• EXERCISE GOAL: Read each of the lines below and tally those with "features"; the tally is the whole answer.

• INPUT DATA:
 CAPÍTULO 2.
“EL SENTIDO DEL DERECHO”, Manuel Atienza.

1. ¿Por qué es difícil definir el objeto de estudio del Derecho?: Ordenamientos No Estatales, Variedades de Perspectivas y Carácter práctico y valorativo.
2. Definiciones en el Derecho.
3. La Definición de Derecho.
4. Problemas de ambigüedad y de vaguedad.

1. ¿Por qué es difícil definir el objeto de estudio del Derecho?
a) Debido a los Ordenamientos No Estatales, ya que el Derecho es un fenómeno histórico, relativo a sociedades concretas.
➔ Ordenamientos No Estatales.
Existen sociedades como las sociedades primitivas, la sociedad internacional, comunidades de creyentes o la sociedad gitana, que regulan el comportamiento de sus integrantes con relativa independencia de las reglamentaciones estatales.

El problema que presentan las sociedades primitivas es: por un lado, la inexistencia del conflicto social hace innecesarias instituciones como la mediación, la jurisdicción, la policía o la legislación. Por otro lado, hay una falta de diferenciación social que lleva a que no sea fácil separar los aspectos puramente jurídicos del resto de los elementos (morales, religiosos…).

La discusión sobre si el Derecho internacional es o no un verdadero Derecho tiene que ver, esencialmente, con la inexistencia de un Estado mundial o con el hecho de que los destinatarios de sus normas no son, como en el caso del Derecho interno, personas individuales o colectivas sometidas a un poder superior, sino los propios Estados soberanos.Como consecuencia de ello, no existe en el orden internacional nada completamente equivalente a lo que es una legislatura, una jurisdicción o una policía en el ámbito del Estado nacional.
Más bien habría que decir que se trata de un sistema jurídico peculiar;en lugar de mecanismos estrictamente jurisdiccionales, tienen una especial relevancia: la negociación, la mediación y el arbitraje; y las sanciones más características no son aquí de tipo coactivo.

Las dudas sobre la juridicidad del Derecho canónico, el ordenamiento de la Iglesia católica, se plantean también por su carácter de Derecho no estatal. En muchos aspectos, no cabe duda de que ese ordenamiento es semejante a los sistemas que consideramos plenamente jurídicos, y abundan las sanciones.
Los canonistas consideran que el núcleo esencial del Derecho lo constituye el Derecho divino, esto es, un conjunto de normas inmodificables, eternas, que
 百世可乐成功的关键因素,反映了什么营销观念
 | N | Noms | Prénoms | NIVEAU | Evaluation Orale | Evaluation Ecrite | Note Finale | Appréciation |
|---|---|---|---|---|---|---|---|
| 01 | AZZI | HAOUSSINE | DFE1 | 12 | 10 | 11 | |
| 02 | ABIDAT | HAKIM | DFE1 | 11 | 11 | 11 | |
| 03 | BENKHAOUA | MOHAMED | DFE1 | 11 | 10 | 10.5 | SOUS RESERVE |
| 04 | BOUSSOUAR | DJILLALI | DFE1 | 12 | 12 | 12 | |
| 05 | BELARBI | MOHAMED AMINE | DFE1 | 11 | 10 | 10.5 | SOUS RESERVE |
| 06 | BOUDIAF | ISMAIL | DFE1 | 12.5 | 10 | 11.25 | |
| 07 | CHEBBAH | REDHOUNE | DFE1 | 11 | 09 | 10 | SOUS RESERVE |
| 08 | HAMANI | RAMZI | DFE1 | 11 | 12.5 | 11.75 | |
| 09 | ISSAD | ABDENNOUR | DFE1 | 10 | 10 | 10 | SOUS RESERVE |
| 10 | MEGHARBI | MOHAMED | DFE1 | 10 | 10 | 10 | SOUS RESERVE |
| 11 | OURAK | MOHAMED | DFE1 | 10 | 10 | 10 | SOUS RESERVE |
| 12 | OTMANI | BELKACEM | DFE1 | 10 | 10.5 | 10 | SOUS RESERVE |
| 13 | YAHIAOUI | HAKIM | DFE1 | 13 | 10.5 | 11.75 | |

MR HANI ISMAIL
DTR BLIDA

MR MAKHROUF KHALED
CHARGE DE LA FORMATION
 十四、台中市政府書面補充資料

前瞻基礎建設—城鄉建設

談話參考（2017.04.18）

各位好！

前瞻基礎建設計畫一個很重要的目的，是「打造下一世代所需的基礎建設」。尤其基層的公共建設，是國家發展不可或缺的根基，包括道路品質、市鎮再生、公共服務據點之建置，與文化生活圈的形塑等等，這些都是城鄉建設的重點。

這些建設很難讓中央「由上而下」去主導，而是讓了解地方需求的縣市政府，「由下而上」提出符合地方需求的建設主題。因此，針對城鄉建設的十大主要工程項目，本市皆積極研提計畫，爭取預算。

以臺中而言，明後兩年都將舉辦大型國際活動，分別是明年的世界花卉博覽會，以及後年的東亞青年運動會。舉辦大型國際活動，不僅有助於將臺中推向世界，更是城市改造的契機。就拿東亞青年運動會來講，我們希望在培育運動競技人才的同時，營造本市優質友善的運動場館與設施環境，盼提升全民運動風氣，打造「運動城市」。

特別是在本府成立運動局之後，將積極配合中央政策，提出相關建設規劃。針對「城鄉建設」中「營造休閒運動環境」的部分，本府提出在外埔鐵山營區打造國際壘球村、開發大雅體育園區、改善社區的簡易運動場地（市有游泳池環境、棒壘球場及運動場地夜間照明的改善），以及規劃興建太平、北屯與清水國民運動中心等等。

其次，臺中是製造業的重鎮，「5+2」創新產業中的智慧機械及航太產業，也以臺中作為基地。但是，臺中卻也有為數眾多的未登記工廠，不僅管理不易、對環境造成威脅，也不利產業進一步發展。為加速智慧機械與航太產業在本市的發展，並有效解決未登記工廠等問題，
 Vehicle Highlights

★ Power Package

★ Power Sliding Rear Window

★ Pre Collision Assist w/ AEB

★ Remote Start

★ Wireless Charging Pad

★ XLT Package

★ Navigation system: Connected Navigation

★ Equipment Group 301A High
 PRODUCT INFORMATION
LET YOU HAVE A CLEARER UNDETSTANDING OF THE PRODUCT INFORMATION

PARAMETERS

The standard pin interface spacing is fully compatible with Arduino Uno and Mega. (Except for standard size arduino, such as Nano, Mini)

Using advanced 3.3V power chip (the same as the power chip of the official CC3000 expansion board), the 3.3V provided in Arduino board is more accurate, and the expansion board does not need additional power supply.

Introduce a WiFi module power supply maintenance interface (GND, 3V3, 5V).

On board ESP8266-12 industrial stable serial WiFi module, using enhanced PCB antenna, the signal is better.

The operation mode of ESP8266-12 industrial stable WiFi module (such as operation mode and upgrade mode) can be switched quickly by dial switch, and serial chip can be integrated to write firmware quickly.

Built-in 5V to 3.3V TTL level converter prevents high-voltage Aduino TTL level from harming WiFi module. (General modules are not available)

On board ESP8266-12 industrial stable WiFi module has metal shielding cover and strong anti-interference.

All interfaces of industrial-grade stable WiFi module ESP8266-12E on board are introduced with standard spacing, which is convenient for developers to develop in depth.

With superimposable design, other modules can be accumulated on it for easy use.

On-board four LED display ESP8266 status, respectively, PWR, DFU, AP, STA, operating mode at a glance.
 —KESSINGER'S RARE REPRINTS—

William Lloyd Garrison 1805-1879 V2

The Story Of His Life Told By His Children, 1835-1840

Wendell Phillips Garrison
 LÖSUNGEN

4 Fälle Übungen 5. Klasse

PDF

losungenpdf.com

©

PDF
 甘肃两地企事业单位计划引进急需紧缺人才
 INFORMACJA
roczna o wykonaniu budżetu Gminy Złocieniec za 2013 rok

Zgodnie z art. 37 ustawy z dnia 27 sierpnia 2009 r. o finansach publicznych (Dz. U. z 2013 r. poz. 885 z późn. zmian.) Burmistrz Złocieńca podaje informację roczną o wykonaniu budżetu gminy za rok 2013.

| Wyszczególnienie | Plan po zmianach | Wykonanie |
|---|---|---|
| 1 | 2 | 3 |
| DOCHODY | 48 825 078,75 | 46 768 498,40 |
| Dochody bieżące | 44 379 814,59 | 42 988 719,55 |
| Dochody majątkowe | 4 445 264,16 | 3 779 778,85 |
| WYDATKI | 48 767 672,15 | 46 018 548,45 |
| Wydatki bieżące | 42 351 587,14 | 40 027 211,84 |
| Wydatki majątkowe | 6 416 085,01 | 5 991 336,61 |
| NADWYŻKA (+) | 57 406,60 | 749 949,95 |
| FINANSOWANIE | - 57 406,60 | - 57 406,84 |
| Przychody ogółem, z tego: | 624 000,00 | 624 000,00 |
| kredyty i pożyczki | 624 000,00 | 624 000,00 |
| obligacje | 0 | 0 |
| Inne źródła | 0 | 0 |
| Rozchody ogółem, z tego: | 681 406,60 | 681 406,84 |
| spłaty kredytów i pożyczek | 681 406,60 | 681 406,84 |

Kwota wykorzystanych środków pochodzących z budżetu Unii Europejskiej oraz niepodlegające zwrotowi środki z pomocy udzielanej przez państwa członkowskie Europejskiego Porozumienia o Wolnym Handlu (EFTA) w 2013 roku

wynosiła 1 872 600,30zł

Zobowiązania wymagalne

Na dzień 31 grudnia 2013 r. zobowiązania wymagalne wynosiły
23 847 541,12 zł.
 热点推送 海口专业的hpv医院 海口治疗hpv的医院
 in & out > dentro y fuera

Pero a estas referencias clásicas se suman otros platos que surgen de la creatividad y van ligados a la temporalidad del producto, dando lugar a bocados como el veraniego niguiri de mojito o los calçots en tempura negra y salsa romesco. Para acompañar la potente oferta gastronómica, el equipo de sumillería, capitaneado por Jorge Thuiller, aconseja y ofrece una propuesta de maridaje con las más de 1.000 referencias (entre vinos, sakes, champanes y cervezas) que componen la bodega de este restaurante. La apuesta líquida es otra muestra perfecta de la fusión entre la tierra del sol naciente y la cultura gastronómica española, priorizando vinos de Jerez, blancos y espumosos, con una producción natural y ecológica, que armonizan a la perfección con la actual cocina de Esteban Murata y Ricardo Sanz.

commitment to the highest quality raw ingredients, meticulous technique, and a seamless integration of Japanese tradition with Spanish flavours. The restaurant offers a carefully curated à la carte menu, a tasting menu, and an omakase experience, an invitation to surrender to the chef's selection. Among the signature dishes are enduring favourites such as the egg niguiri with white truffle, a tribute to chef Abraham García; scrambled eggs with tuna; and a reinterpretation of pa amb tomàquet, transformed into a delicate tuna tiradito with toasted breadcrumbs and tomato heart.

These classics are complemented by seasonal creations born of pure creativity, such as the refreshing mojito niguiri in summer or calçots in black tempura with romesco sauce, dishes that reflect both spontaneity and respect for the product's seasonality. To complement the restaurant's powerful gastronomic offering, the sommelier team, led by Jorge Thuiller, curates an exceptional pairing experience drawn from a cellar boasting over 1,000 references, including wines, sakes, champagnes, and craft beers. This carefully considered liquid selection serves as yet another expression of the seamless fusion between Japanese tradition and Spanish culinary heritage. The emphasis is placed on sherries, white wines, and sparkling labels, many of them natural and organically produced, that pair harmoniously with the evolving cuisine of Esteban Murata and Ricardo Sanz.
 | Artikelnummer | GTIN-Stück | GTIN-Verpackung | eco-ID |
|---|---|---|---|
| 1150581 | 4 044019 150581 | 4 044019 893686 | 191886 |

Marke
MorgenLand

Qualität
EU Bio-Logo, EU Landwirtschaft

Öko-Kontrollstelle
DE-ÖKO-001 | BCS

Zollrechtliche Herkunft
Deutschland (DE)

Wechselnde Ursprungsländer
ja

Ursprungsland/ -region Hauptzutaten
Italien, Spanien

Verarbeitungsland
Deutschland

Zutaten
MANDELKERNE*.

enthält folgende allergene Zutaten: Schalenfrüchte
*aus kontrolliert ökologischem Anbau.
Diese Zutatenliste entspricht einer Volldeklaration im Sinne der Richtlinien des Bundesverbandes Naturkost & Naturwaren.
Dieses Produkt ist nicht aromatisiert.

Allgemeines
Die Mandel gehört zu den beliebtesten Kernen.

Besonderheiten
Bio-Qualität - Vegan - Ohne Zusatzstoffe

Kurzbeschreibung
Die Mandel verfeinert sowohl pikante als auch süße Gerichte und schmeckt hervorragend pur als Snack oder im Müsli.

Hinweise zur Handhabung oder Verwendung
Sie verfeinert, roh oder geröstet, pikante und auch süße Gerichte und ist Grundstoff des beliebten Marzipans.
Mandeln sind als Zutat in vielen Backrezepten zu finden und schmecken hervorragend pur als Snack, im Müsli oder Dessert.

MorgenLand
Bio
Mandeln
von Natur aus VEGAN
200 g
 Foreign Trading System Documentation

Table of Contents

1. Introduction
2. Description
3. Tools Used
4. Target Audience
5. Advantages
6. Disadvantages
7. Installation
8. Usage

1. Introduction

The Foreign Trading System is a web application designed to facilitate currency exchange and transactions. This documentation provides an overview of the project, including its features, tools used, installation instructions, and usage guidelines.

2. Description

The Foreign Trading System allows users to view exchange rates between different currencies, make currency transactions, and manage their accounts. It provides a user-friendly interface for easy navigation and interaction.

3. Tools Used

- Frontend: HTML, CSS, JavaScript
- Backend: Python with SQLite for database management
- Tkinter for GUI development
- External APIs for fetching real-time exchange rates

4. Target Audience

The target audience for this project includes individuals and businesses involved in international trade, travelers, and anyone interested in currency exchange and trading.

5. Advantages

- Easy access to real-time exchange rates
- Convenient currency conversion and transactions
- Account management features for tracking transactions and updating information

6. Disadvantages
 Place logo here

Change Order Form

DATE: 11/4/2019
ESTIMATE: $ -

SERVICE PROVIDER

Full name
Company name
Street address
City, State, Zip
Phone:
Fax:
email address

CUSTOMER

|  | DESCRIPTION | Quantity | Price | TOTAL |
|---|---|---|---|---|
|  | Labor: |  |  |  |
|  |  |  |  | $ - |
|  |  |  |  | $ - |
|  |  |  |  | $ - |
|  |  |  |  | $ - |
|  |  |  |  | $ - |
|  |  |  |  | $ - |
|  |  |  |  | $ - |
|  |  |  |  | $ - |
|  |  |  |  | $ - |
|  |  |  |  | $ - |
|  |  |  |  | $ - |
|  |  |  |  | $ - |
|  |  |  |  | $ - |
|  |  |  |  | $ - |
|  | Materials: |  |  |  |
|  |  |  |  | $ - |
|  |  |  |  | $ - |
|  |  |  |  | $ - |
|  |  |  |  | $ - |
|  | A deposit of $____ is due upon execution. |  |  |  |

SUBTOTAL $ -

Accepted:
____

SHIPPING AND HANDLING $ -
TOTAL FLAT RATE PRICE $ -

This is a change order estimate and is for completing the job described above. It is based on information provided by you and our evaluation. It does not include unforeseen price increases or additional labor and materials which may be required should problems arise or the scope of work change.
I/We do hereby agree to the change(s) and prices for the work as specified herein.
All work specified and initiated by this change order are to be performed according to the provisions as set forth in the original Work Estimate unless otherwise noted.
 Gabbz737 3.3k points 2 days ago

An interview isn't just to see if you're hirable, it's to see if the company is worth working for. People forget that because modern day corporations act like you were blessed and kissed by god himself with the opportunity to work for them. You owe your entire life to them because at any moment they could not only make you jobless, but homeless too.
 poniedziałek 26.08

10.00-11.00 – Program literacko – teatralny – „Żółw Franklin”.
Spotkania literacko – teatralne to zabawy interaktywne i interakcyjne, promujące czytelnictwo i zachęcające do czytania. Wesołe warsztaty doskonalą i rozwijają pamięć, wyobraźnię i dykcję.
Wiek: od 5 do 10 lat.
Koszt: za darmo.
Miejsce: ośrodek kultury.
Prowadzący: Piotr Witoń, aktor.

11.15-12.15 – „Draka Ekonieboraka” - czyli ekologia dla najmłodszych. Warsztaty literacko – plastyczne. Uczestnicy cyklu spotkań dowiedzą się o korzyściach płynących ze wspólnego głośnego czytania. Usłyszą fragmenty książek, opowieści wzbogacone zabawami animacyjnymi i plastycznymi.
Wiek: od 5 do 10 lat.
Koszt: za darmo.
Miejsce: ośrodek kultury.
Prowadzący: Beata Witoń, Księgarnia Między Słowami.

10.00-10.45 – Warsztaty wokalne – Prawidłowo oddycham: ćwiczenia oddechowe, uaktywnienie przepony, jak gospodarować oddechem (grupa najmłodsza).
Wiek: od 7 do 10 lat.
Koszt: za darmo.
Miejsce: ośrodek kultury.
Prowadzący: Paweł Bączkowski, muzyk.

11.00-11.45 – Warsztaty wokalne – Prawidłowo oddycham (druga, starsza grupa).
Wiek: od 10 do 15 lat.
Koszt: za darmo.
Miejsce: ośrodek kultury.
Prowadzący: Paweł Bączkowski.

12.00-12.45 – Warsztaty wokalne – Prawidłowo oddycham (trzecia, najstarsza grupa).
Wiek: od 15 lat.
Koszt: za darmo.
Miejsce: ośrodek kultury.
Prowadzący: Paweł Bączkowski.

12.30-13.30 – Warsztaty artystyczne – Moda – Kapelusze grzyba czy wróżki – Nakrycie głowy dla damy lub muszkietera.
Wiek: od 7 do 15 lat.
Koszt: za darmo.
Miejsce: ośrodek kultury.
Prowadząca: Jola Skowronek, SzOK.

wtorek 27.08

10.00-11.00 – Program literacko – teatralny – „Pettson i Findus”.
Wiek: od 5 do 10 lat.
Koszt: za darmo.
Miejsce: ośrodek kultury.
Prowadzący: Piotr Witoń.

• WRITTEN SOLUTION: 2